[Data]
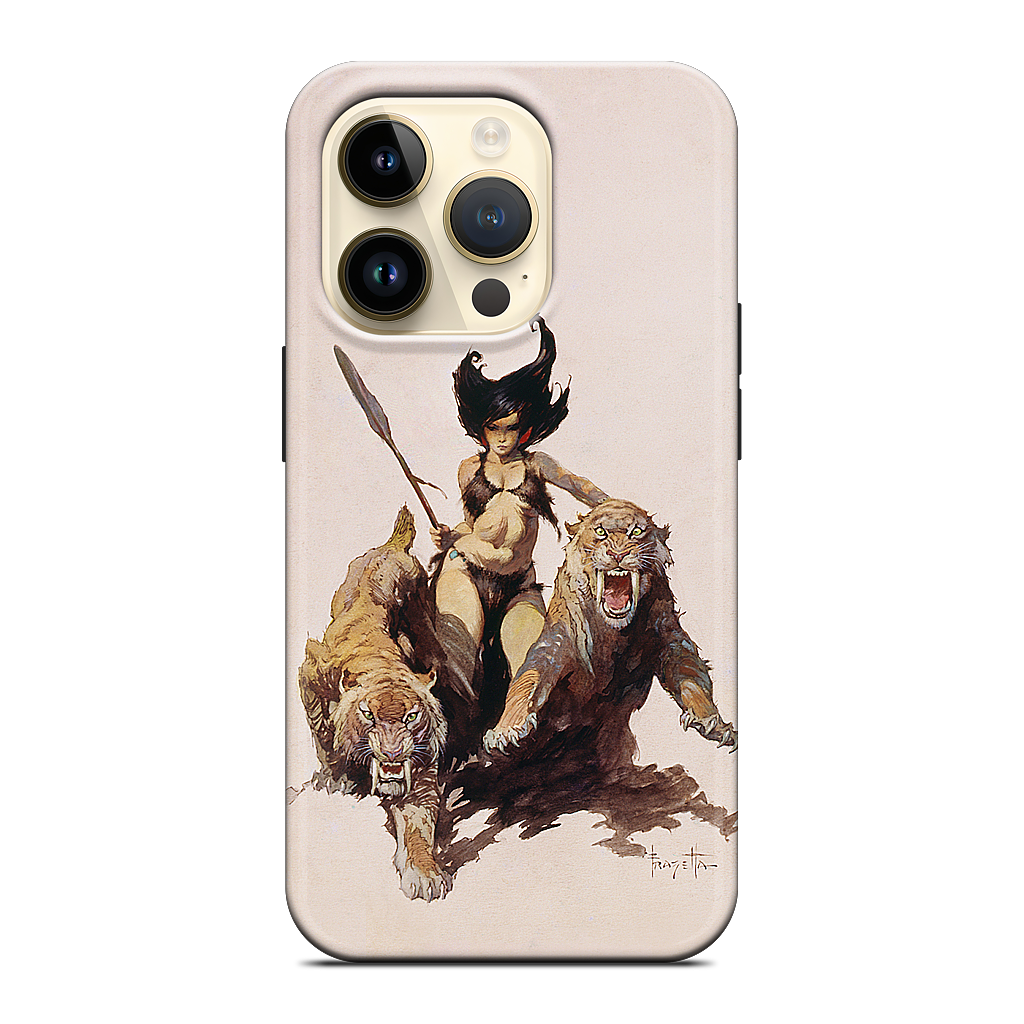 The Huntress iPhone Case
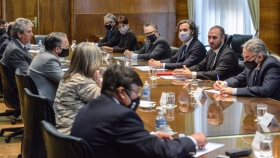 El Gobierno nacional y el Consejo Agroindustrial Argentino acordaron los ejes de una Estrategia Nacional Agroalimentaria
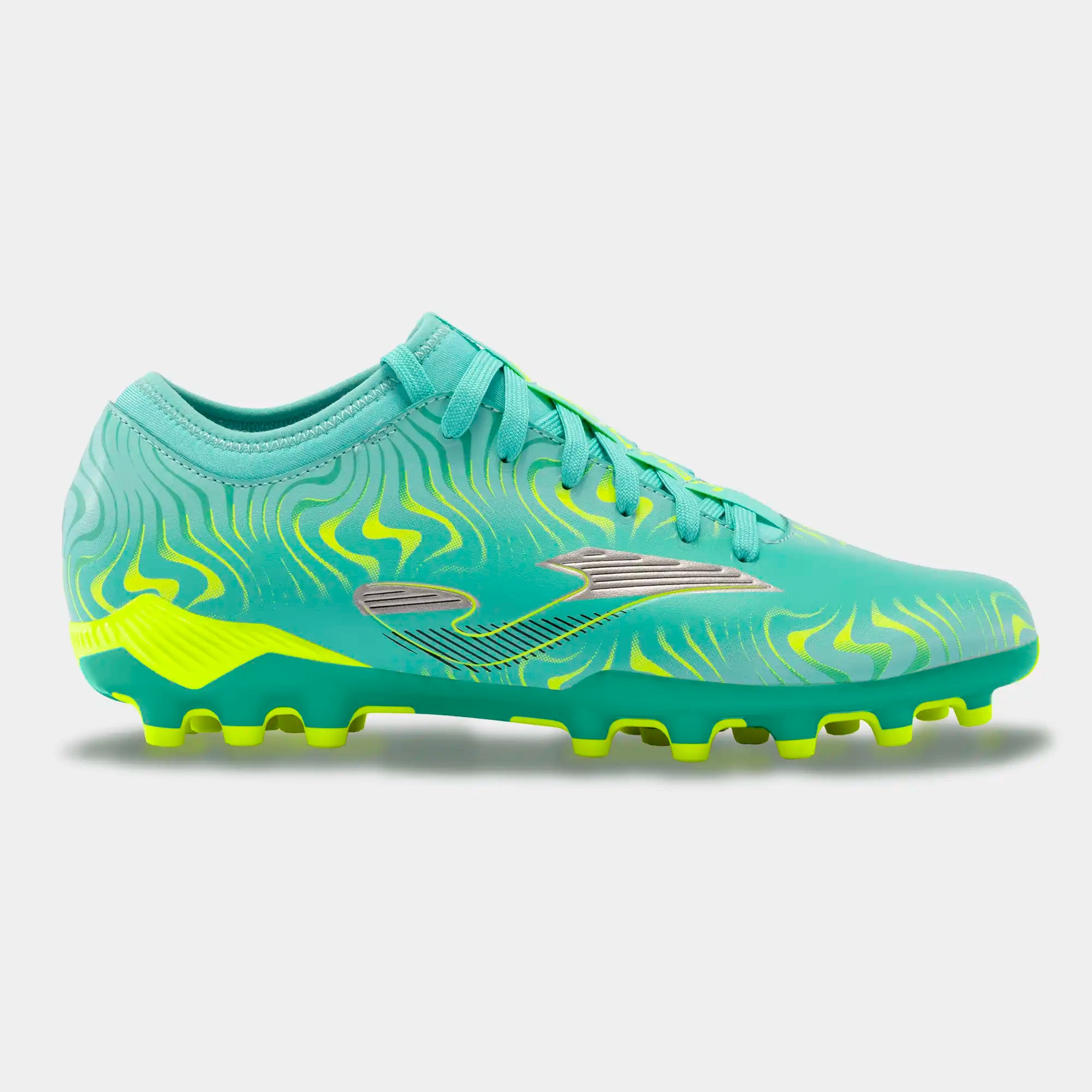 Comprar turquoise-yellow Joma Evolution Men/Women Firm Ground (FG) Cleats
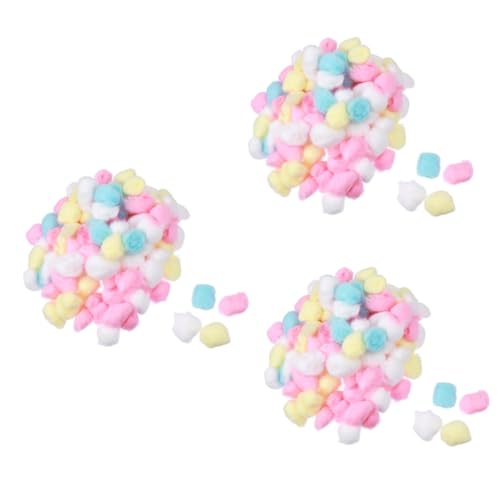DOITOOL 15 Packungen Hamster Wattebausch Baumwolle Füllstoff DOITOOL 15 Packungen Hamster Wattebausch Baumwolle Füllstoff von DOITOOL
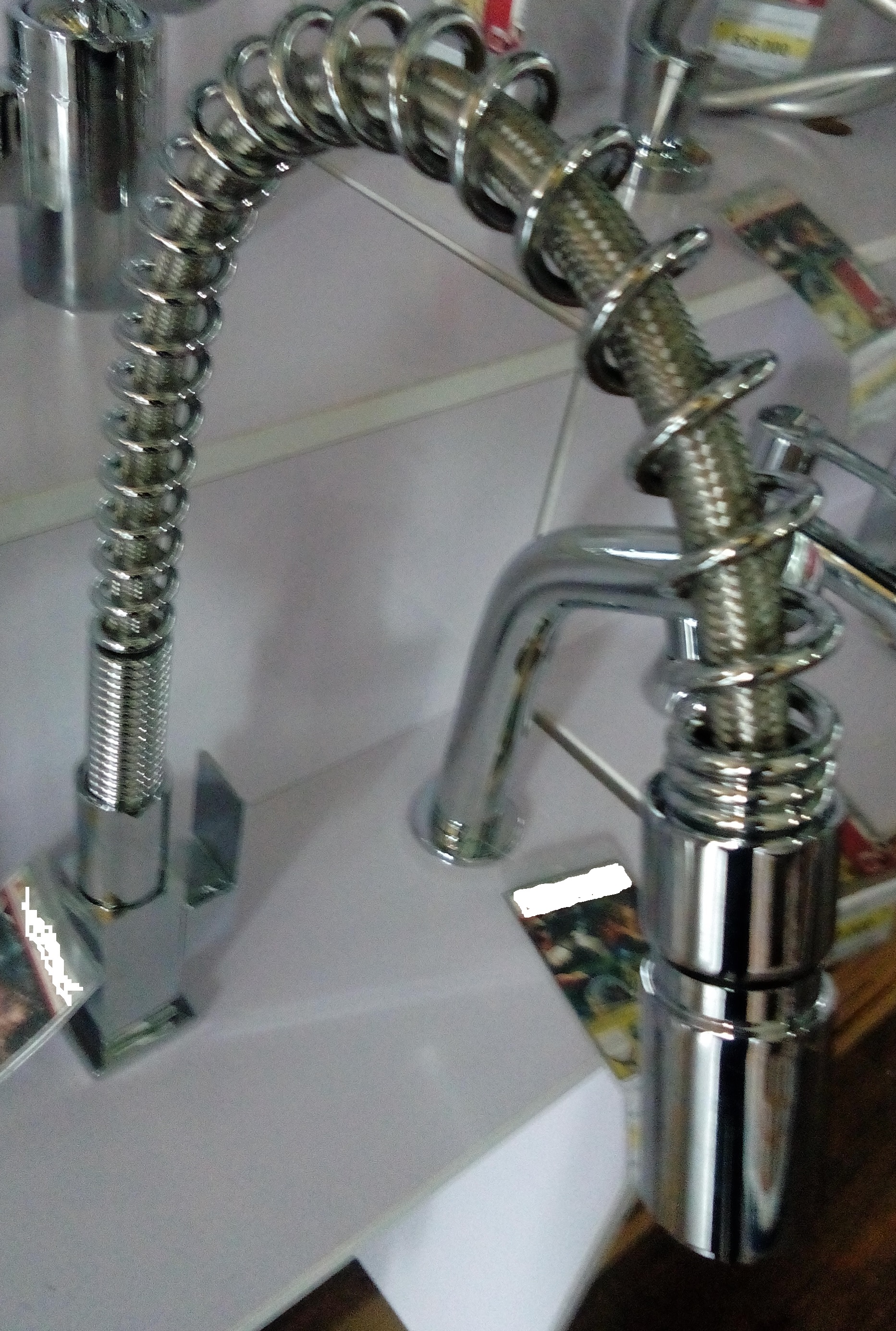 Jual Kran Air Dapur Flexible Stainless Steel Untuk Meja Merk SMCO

[Exercise aim]
Apart from the images, please copy every line of the data exactly as written.

[Answer below]
 The Huntress iPhone Case
 El Gobierno nacional y el Consejo Agroindustrial Argentino acordaron los ejes de una Estrategia Nacional Agroalimentaria
 Comprar turquoise-yellow Joma Evolution Men/Women Firm Ground (FG) Cleats
DOITOOL 15 Packungen Hamster Wattebausch Baumwolle Füllstoff DOITOOL 15 Packungen Hamster Wattebausch Baumwolle Füllstoff von DOITOOL
 Jual Kran Air Dapur Flexible Stainless Steel Untuk Meja Merk SMCO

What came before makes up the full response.